**Activity**
Does each of these statements agree with the business update below? For each, answer yes or no and quote the words of the update that decide it.
1. In APAC, the quarter was small because the region was in its off-season.
2. North America had the best quarter in the company's history.
3. Eastern Europe grew faster than the other regions of Europe.

**Excerpted passage**
%%

We also have the FCM Frigo, expanding another 30%. They'll be ready by the end of the year. Feel very good about that segment. Stable in when we come into the HVAC and commercial ref, as we expected. Also remember, on the HVAC and commercial ref side, as being a distributor, every day matters for us as we sell our products through distribution and wholesale. Of course, having a couple of less working days is 3%-4% straight off the organic growth for us, and we knew this coming into, to the quarter. In MEA, good growth, mixed picture, but in general, I would say good activities in the Nordics, in Central Europe, South Europe. It's of course now getting hotter and hotter.
The only development is Eastern Europe, that's weaker and Italy sticking out, of course, picking up now as it's being very warm. In general, good development both in sales and the margin side. Moving into North America, I wrote the comment. We'll go over the divisions as see now in the rest. In general, a good development, we'll come into details on it. Inventory we see now peaking and going down, we're also flushing out accounts receivable and accounts payable. Of course, as we're not buying anything, would have a negative effect in Q2, we feel strongly about Q3 and Q4. Added some nice companies, Condex was signed, is actually closed today.
A nice development there as well on the acquisition side. Next slide, we'll go in a little bit more on EMEA. Good overall growth. You see the OEM business in Europe being very strong, both from SCM Frigo and Fenerge, so it's very positive. Also, of course, positive on the environmental side. We're selling more and more green products of our offering. You see how the development, it's mixed between regions, in general, I would say, good growth in most regions in Europe. Eastern Europe is slower, but also comparing to extremely high sales last year. It's not very. It's still good activities, but not as strong as last year. In general, good development in most of our regions.
You can see that the EBITDA continues to improve, driven by strong growth margin development. Also here, we're starting to release inventory, and we are doing Q3 at the end of Q2, so we expect good cash flow coming forward. Moving into APAC, it's not a big quarter, as they're off-season, and they'll start picking up towards the end of Q3, Q4, when they move into high season. Continue good growth, driven by OEM, which is also positive. A lot of these OEM is developing better and better in Australia and New Zealand, and we also see trends in Southeast Asia moving into CO2 products. It's very exciting one. HVAC, fairly stable, positive, driven from the acquisition.
EBITDA continues to increase, with sale, somewhat lower margin, but no, nothing strange, more of a mix shift in the business during the Q2 . Moving into North America, I would say a solid, you know, very solid quarter. I know I wrote, came in somewhat lower than our plan, but we do have a very high plan in the business. It's still second-best quarter ever in the history of the company. I would say a couple of things that's limiting, and maybe that's why we're using the word lower than our plan, is that we're not getting enough products from our main suppliers in HVAC to satisfy the underlying demand. It's mostly related to the new requirement, SEER 15, and how you pair the product and get it approved.

%%

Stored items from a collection
%%

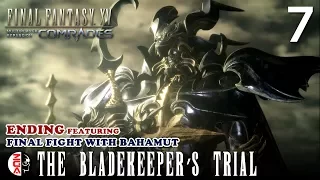 FINAL FANTASY XV: COMRADES #7 The Bladekeeper's Trial (ENDING) [PS4] No Commentary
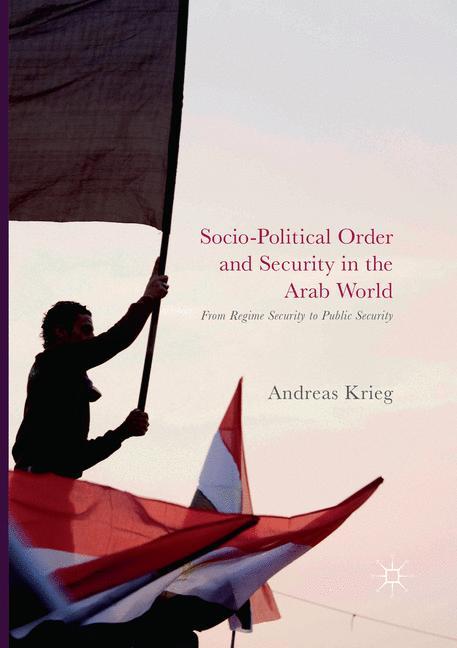 Socio-Political Order and Security in the Arab World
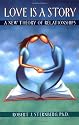 Love Is a Story: A New Theory of Relationships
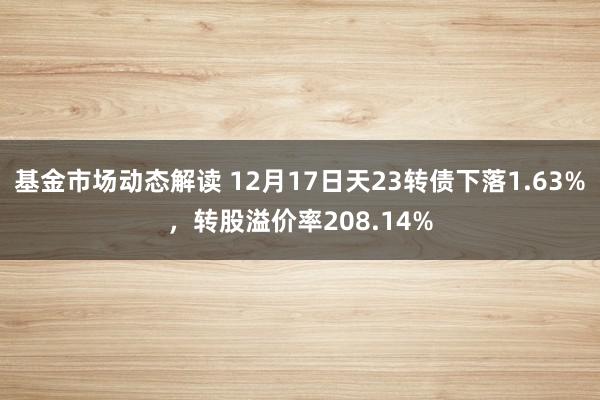 基金市场动态解读 12月17日天23转债下落1.63%，转股溢价率208.14%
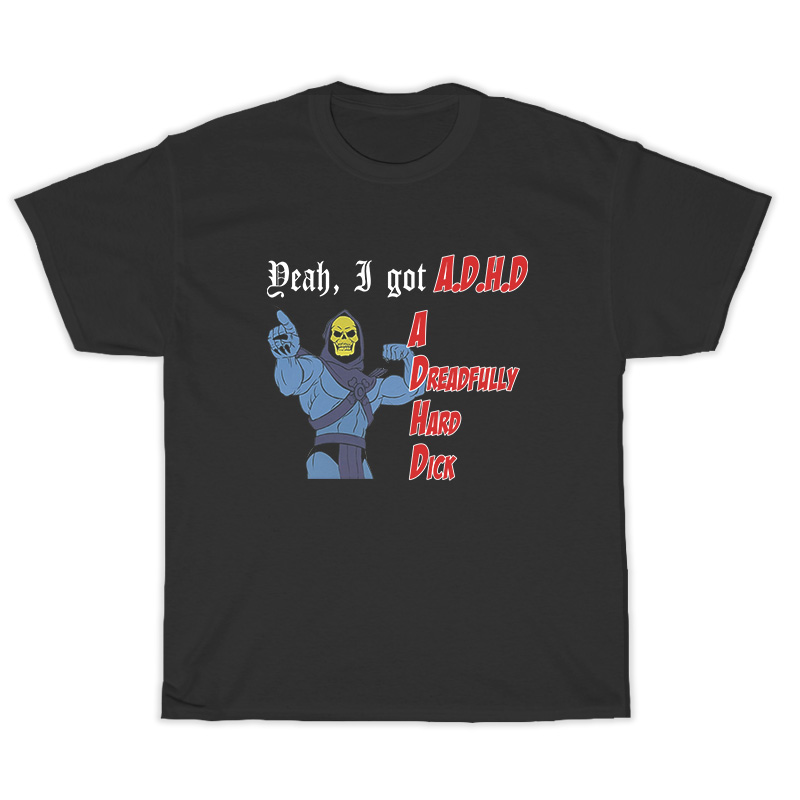 Yeah A Got ADHD A Dreadfully Hard Dick T-Shirt
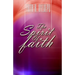 The Spirit of Faith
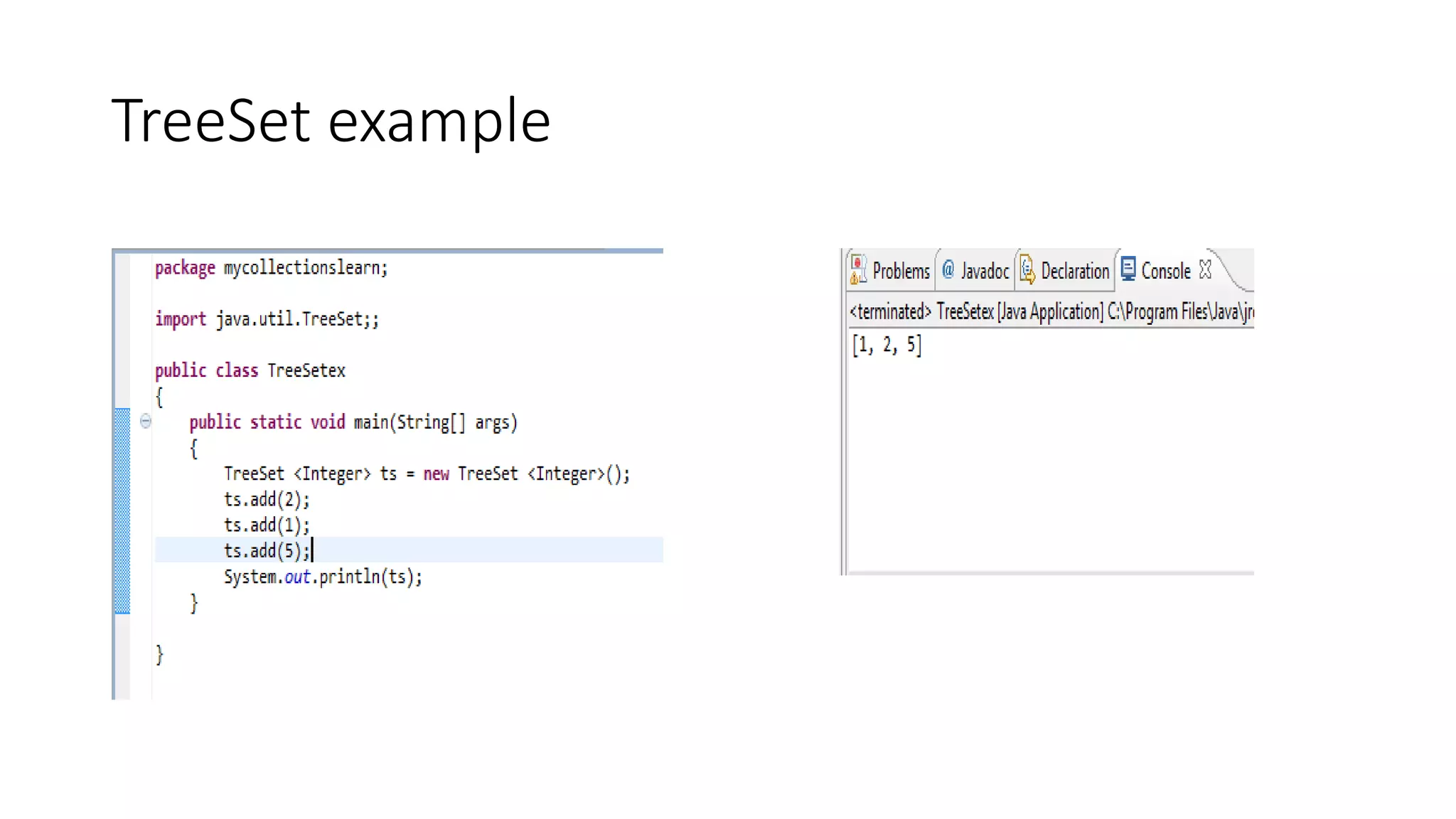 TreeSet example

%%

**Answer section**
1. Yes: "it's not a big quarter, as they're off-season"
2. No: "It's still second-best quarter ever in the history of the company."
3. No: "Eastern Europe is slower, but also comparing to extremely high sales last year."